Substitute "metal drum" for "steel drum" in the rows starting at the line that contains "What is the distance value" and ending at the line that contains "30.1 inches". Give only those lines, with nothing else changed.

## begin

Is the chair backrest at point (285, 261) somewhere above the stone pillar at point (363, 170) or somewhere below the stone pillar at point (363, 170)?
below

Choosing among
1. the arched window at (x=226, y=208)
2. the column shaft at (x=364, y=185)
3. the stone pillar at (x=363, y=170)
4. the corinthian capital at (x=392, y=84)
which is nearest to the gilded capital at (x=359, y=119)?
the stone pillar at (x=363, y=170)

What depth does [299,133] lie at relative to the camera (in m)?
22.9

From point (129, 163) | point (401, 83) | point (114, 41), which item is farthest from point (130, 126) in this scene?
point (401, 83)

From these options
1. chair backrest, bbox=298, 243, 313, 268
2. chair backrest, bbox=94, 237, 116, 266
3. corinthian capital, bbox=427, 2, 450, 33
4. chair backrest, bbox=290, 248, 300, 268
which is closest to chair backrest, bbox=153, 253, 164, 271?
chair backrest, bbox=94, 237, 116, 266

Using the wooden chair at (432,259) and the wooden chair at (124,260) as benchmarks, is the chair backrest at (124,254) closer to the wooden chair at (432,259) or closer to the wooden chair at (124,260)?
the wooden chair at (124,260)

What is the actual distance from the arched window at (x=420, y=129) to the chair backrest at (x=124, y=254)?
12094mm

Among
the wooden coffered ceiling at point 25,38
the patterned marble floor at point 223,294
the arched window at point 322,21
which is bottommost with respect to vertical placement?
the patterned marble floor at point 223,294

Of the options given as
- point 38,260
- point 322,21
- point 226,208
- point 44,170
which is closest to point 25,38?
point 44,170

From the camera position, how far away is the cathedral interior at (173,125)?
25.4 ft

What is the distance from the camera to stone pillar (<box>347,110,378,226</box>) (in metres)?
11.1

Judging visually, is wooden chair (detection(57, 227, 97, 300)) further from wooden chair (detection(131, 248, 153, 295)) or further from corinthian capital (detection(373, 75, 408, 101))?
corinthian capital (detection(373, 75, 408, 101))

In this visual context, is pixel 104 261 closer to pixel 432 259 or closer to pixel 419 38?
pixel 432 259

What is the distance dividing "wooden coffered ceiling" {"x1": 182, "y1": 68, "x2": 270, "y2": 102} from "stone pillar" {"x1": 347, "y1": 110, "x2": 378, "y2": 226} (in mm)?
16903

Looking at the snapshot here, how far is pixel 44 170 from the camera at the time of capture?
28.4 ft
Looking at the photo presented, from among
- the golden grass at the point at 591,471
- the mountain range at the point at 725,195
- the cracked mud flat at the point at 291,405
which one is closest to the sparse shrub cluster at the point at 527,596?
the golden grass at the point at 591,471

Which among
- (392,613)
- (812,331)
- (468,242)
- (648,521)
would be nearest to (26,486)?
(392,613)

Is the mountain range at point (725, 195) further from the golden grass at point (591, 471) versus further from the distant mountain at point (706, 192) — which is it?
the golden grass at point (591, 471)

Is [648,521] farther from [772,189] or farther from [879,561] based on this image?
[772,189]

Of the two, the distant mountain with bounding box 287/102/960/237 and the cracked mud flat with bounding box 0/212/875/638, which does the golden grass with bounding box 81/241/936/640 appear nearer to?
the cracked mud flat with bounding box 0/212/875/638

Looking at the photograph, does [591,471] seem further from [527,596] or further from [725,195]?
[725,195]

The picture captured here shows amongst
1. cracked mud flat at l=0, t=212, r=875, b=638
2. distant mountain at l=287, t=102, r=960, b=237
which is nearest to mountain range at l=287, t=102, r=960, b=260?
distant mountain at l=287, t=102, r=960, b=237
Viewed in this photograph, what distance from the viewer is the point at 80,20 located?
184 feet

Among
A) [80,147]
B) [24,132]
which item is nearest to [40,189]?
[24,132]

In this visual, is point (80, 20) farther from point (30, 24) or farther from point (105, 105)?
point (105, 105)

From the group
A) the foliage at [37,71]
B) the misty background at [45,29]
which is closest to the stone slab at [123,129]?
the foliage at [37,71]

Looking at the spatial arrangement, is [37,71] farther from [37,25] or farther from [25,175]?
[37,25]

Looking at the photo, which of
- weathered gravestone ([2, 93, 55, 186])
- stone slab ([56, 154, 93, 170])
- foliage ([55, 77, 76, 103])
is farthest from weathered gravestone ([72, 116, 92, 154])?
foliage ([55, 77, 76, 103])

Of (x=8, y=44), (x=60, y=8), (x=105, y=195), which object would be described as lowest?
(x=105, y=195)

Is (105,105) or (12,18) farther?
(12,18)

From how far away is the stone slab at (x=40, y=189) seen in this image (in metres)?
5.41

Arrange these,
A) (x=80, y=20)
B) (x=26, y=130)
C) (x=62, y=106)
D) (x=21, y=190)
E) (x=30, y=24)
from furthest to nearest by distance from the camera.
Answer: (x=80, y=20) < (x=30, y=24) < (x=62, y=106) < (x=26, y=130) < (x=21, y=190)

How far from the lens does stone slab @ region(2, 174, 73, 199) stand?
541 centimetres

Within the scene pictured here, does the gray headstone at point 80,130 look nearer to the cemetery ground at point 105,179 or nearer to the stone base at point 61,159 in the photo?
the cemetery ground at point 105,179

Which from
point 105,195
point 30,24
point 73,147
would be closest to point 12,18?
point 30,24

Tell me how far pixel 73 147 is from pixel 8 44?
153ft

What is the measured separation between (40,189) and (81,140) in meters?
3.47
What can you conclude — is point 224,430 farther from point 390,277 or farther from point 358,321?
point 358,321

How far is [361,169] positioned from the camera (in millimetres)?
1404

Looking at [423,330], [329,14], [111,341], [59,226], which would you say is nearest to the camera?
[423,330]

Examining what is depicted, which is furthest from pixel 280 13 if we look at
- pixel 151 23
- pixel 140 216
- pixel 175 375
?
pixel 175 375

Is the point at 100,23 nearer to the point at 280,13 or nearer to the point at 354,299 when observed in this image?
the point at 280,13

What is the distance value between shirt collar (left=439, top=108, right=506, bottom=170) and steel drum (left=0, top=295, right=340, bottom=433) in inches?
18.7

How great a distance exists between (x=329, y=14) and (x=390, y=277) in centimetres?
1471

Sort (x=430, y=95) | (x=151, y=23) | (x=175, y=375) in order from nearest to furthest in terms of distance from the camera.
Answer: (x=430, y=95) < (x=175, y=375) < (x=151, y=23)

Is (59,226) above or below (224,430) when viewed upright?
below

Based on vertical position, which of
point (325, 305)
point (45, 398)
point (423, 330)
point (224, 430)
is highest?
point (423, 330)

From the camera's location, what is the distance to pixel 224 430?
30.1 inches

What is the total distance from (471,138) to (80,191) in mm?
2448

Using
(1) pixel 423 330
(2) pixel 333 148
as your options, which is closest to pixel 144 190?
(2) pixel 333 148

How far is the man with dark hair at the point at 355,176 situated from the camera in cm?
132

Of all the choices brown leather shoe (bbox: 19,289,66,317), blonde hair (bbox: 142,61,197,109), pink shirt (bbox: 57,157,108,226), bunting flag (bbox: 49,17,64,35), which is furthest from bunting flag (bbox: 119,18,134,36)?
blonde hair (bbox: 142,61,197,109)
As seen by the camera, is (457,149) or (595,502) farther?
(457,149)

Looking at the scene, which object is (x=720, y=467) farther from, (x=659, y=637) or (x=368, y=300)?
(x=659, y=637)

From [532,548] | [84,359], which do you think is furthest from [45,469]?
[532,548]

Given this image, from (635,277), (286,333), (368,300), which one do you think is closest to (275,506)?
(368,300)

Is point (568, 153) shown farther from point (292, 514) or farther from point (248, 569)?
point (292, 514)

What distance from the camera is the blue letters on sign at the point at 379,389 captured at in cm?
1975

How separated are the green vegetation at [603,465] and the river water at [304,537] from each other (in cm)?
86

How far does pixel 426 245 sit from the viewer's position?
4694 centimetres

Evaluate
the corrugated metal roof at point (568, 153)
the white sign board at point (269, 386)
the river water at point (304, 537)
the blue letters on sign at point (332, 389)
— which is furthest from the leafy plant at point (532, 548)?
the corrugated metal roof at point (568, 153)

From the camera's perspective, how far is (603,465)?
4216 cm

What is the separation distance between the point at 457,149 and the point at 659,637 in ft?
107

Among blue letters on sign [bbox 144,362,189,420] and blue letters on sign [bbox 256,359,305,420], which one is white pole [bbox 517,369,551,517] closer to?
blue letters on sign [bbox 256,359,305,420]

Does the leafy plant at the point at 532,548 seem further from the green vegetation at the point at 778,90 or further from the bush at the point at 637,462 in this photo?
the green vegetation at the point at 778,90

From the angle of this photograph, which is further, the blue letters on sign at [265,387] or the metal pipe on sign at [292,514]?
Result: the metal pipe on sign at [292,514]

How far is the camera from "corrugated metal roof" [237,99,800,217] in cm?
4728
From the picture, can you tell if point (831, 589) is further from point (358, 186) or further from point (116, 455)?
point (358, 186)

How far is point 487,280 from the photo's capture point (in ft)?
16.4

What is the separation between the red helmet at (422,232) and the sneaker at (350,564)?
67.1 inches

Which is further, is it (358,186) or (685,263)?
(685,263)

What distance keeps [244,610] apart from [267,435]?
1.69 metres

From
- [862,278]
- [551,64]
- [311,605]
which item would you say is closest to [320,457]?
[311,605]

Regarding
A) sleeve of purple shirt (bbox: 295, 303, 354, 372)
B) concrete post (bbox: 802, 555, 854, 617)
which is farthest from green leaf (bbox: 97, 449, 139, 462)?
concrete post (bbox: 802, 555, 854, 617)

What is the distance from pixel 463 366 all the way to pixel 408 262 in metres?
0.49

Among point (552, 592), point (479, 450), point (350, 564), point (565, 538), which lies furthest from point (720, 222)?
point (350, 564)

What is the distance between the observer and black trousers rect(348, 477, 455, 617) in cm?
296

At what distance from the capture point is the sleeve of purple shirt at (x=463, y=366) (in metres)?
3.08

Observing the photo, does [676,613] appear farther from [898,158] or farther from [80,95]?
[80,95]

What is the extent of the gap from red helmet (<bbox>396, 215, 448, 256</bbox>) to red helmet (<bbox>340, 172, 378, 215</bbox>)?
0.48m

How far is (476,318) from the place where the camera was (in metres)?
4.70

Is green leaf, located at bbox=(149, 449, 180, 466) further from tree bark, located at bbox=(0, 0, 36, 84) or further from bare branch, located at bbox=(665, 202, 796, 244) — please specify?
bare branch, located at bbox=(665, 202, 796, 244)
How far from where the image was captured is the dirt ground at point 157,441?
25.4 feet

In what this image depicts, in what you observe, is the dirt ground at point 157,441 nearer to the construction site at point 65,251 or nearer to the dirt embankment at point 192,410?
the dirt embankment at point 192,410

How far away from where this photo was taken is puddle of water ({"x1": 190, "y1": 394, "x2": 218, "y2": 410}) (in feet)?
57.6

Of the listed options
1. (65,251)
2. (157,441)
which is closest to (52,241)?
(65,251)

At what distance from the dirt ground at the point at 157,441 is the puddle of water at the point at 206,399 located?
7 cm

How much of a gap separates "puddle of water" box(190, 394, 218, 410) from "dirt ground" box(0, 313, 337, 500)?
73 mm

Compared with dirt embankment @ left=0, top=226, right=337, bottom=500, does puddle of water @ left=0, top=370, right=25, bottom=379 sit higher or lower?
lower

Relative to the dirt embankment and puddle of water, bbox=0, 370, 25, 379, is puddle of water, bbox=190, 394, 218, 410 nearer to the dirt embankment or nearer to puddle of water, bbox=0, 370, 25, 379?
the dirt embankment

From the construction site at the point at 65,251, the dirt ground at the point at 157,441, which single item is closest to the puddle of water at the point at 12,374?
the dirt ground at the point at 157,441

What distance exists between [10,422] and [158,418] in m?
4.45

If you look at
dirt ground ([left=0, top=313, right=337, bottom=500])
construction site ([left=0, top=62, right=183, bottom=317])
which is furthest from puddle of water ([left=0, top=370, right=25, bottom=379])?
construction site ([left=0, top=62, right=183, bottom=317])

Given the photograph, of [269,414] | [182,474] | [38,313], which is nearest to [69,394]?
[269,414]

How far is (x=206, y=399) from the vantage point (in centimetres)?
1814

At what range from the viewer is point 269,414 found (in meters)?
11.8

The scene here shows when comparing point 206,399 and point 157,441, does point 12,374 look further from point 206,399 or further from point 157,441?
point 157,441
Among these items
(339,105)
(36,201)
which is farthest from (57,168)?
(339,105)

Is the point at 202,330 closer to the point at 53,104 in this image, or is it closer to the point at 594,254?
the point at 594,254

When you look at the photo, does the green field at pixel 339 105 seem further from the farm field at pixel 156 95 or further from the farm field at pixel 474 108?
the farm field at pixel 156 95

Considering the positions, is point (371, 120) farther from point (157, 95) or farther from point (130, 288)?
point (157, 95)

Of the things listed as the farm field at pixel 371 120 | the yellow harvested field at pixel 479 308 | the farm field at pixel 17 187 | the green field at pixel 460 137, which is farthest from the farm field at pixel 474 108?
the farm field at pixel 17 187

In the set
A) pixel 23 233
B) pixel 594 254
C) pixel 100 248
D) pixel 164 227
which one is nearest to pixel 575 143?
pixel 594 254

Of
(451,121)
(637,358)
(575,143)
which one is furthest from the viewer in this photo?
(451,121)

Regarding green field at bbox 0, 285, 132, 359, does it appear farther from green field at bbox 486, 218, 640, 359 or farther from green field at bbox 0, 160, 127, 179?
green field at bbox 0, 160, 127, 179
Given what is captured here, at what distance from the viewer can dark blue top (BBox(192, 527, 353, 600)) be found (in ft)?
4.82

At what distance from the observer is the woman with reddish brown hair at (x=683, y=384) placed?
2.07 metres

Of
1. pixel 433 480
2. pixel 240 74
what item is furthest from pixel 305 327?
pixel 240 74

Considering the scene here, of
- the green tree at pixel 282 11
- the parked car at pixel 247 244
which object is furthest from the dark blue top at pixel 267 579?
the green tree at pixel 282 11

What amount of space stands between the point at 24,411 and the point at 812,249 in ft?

## end

→ Task result:
What is the distance value between shirt collar (left=439, top=108, right=506, bottom=170) and metal drum (left=0, top=295, right=340, bottom=433) in inches?
18.7

How great a distance exists between (x=329, y=14) and (x=390, y=277) in centimetres?
1471

Sort (x=430, y=95) | (x=151, y=23) | (x=175, y=375) in order from nearest to furthest in terms of distance from the camera.
Answer: (x=430, y=95) < (x=175, y=375) < (x=151, y=23)

Is (59,226) above or below (224,430) when viewed upright?
below

Based on vertical position, which of
point (325, 305)
point (45, 398)
point (423, 330)
point (224, 430)
is highest?
point (423, 330)

From the camera's location, what is the distance to pixel 224 430?
30.1 inches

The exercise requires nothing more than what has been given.